Spy agency cagey on privacy breaches
Bureau won’t put a number on cyber-snoops since 2007
OTTAWA — The Communications Security Establishment is refusing to release the number of privacy breaches the agency has logged since 2007.
Documents obtained by the Star state the intelligence and cyber defence agency has maintained a central database for certain privacy violations since 2007. These breaches are categorized as minor “procedural errors” or more serious “privacy incidents,” and reviewed by the CSE Commissioner’s office every year.
“In these files, CSE records any incidents it identifies that put at risk the privacy of a Canadian in a manner that runs counter to (or is not provided in) its operational policies,” says a September 2014 letter from former CSE chief John Forster to a senior Treasury Board official.
The Star requested just the number of breaches — no details about what actually transpired or the Canadian personal information involved — but was told the agency could not comply due to “operational security concerns.”
“Releasing the number of (breaches) would provide insight into CSE’s capacity to conduct operations, the extent of its capabilities, the degree to which partner organizations benefit from sharing and the reach of the programs,” wrote spokesperson Ryan Foreman in an email last week.

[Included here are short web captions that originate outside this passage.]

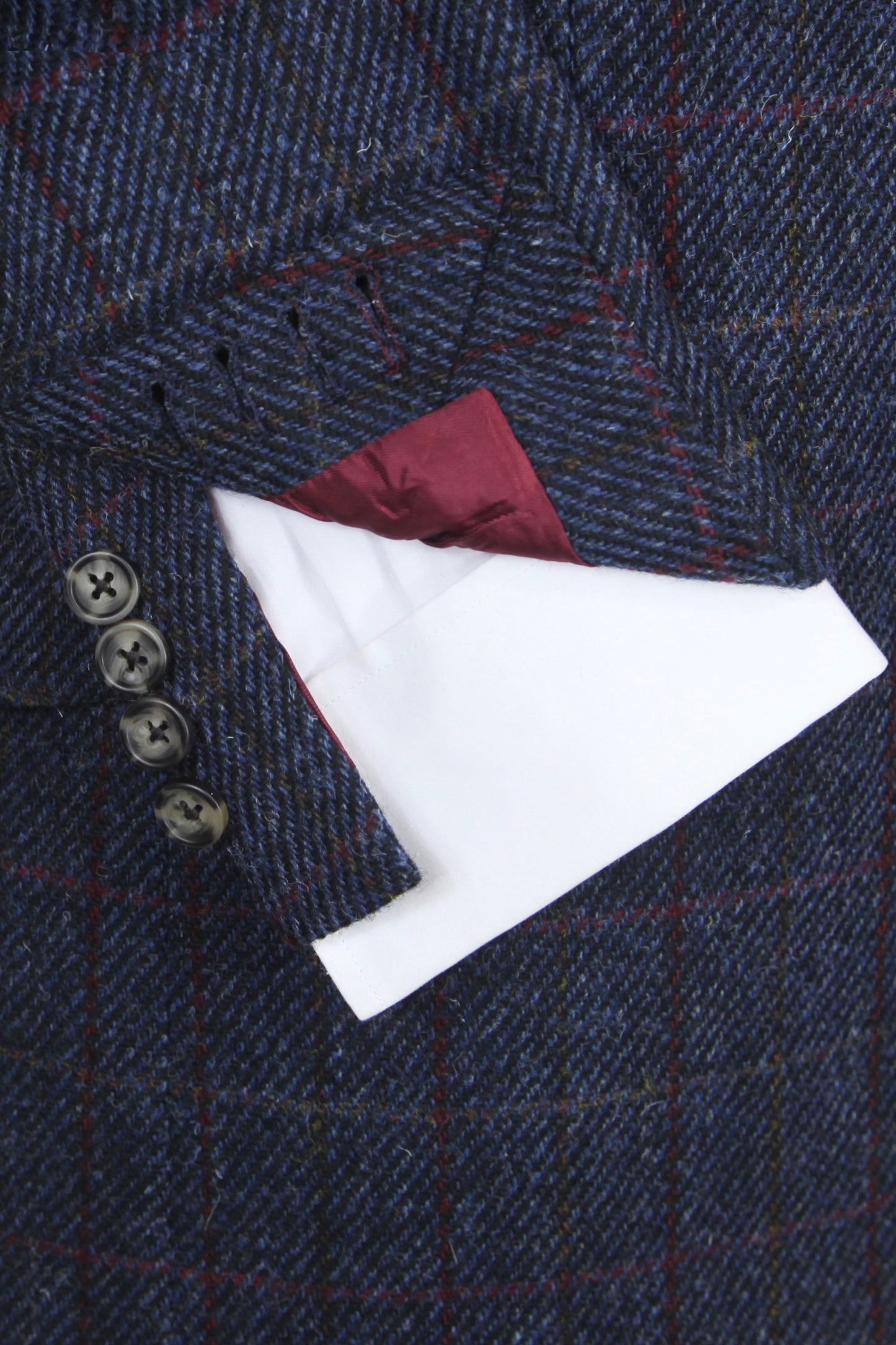 David Harris Tweed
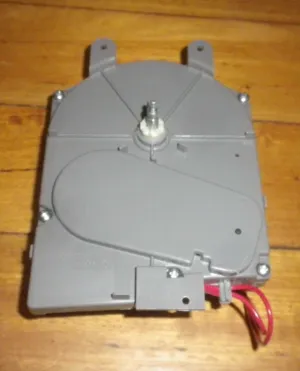 GE, Haier Washing Machine Timer - Part # WH12X1072
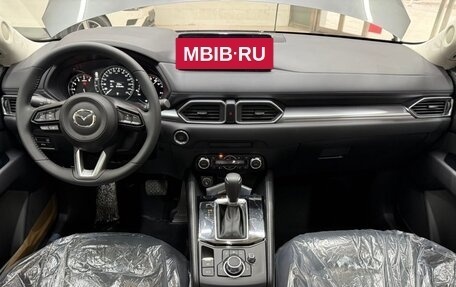Mazda CX-5 II, 2026 год, 2 862 800 рублей, 22 фотография
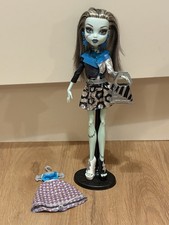 Monster High Frankie Stein
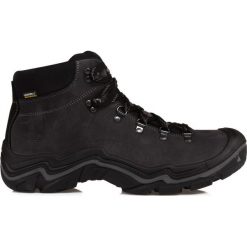Keen Buty trekkingowe męskie Feldberg WP European Made Gargoyle/Black r. 46 (115685). Buty trekkingowe marki Keen. Za 439.00 zł.
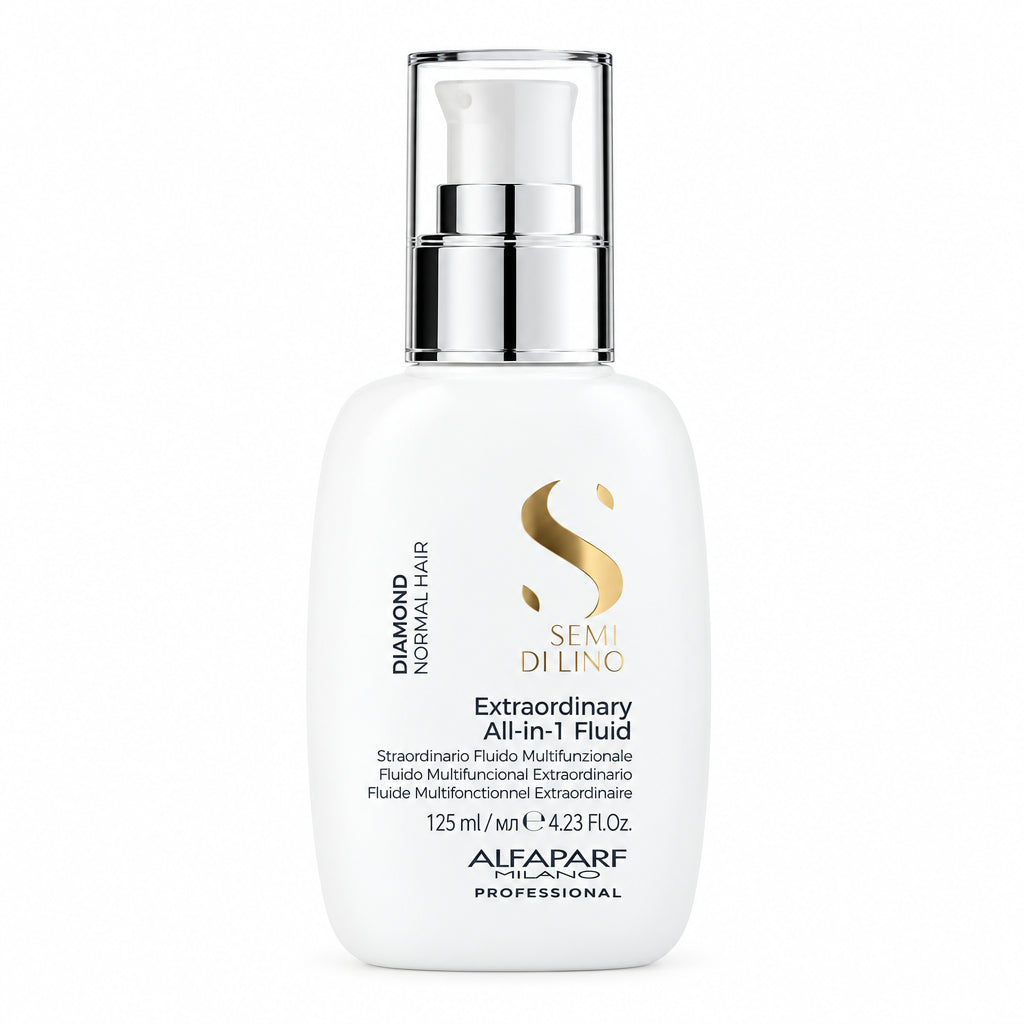 Alfaparf Semi Di Lino Diamond All in 1 Fluid - 125ml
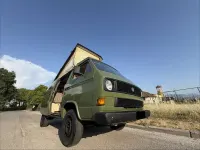Usata VW T3 122 CV (89 kW) 1990 Furgone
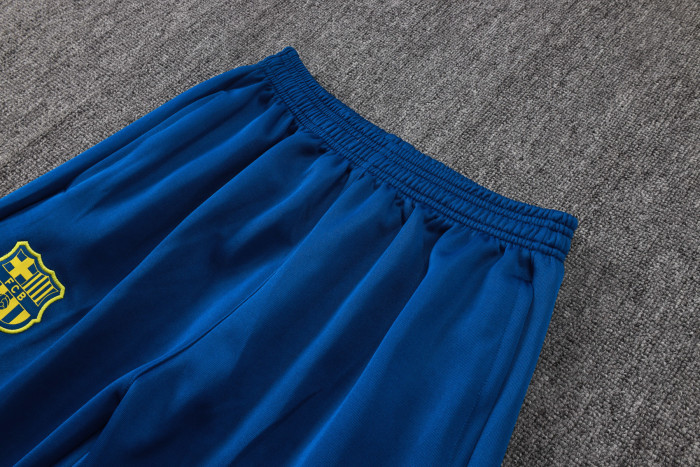 Barcelona Training Jacket 25/26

CSE is one of Canada’s most technologically sophisticated agencies, responsible for collecting foreign intelligence and protecting Canadian networks from cyber attacks. It is forbidden to use its surveillance tactics against Canadian citizens, except under specific circumstances.
But disclosures from U.S. whistleblower Edward Snowden have aroused suspicion about CSE’s tools and tactics as part of the Five Eyes alliance that also includes the U.S., U.K., Australia and New Zealand.
Documents tabled in Parliament last month show CSE logged 13 privacy and information breaches in 2015, affecting at least 630 individuals. The agency did not report any of the privacy breaches to the federal privacy commissioner, as CSE determined that there was “no significant risk” to the individuals involved.
CSE further refused to report the activities that led to the breaches.
The Star reported Sunday that the agency has been in a year-long debate with the Privacy Commissioner Daniel Therrien’s office over how much information CSE is required to report about privacy breaches. A government-wide regulation requires all serious breaches to be reported to the privacy watchdog, but a “discussion” about how best to do that has been dragging on since at least January 2015.
On Monday, NDP foreign affairs critic Hélène Laverdière asked Defence Minister Harjit Sajjan to explain why CSE is resisting turning information over to Therrien’s office.
“CSE has proactively worked with the commissioner on all aspects, and they do have a good working relationship,” said Sajjan, who is responsible for the intelligence agency. “CSE abides by Canadian law, including the Privacy Act.”
Wesley Wark, a professor at the University of Ottawa specializing in security and intelligence matters, said reviewing CSE’s privacy breaches has typically fallen to the CSE commissioner, rather than the privacy watchdog.
“Really, the protection of privacy role, in terms of external review, has de facto been given to the CSE commissioner,” Wark said in an interview last week.
The 12-person team at CSE Commissioner Jean-Pierre Plouffe’s office is mandated to ensure that CSE complies with Canadian law.